As we try and understand Alzheimer's better to go on to be able to treat it better, new research suggests that reclassifying it as six different subgroups could be one useful way forward – so that each type of case can then be targeted and treated differently.

It may sound like a familiar approach, given it was put forward for type 2 diabetes earlier this year. The reasoning is that not all forms of a disease have the same characteristics or need the same treatment.

Right now Alzheimer's is usually classified as either early-onset Alzheimer's or late-onset Alzheimer's, but the new study says that extra categories would mean we get clearer results when it comes to drug testing and future research into the disease.

In other words, rather than treatments being discounted because they don't work across all Alzheimer's patients, they might be found to be very effective in specific cases.

"Alzheimer's, like breast cancer, is not one disease," says one of the team behind the study, Shubhabrata Mukherjee from the University of Washington School of Medicine.

"I think a good drug might fail in a clinical trial because not all the subjects have the same kind of Alzheimer's."

To test the hypothesis, the researchers looked at 4,050 patients with late-onset Alzheimer's and split them into six groups, based on their cognitive functioning at the time they were diagnosed.

Cognitive scores were given in four areas: memory, executive functioning, language, and visuospatial functioning. As the participants came from five different, earlier studies, the test scores had to be standardised before patterns could be teased out.

But patterns did indeed appear: those in the largest of the six groups (39 percent of patients) had scores in all four areas that were fairly close. Those in the second-largest group (27 percent of patients) had memory scores substantially lower than the other scores.

Three of the other groups could be identified by low language scores, low visuospatial functioning scores, or low executive functioning scores compared with the other categories. The final group, 6 percent of patients, had substantially lower scores in two of the four cognitive areas.

The groups were also analysed to find genetic variations between them that might help explain the scoring patterns. A total of 33 SNPs – single nucleotide polymorphisms, or specific locations on the genome – were found to have strong genetic associations with certain subgroups.

That's a solid step up from the 20 or so SNPs already linked to Alzheimer's as a whole (without any subgroups).

One gene variant in particular, the APOE e4 allele, looks like being a strong risk factor for developing Alzheimer's for people with European ancestry – something previous research has suggested – though the team was keen to point out that many people with the allele never develop Alzheimer's at all.

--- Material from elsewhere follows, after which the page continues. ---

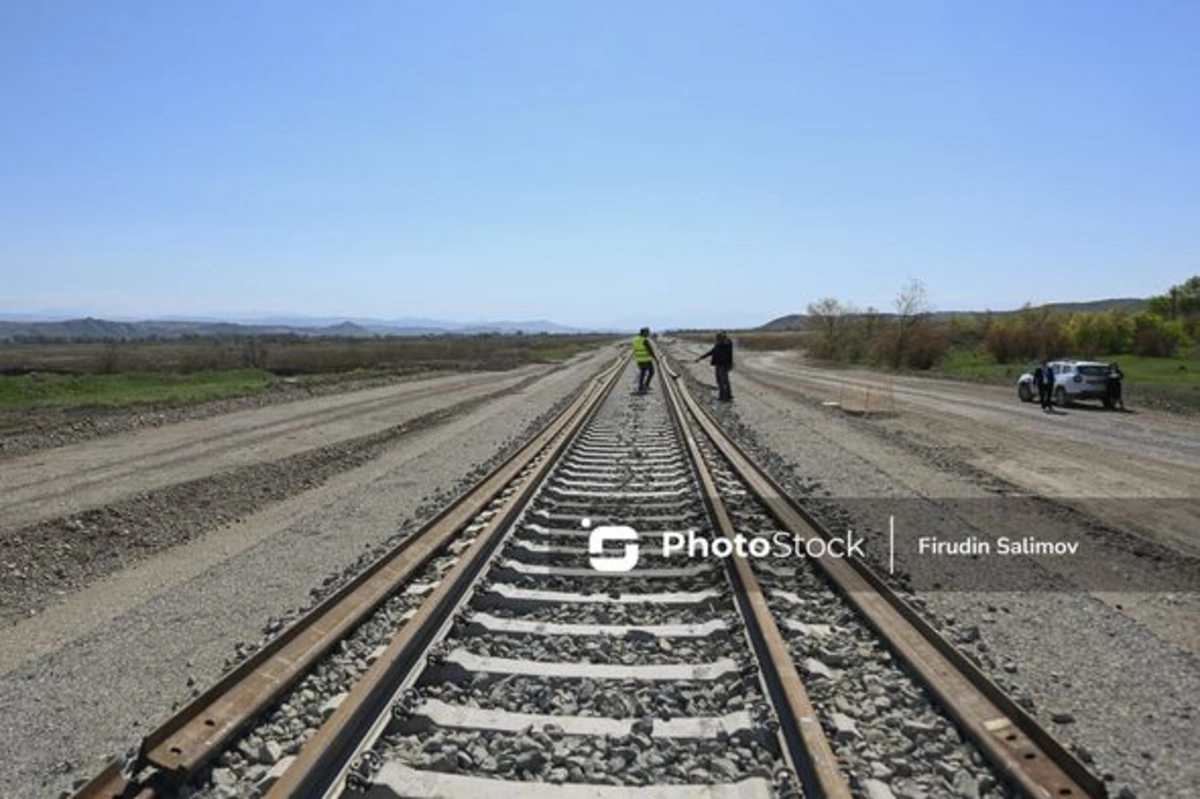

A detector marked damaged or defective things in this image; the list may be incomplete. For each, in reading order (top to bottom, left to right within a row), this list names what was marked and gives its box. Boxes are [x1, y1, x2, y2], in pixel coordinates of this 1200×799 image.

And the researchers themselves say this is only the start of thinking about how we could split Alzheimer's up into more types. The study included several thousand people, but they were all well-educated and European, for example, which is one limitation here.

Nevertheless there's enough in the findings to suggest that we could benefit from distinguishing between categories of Alzheimer's in this way, and from there finding more accurate ways to spot it developing and – one day, let's hope – to come up with a cure.

"The implications are exciting," says one of the researchers, Paul Crane from the University of Washington School of Medicine. "We have found substantial biological differences among cognitively defined subgroups of Alzheimer's patients."

The research has been published in Molecular Psychiatry.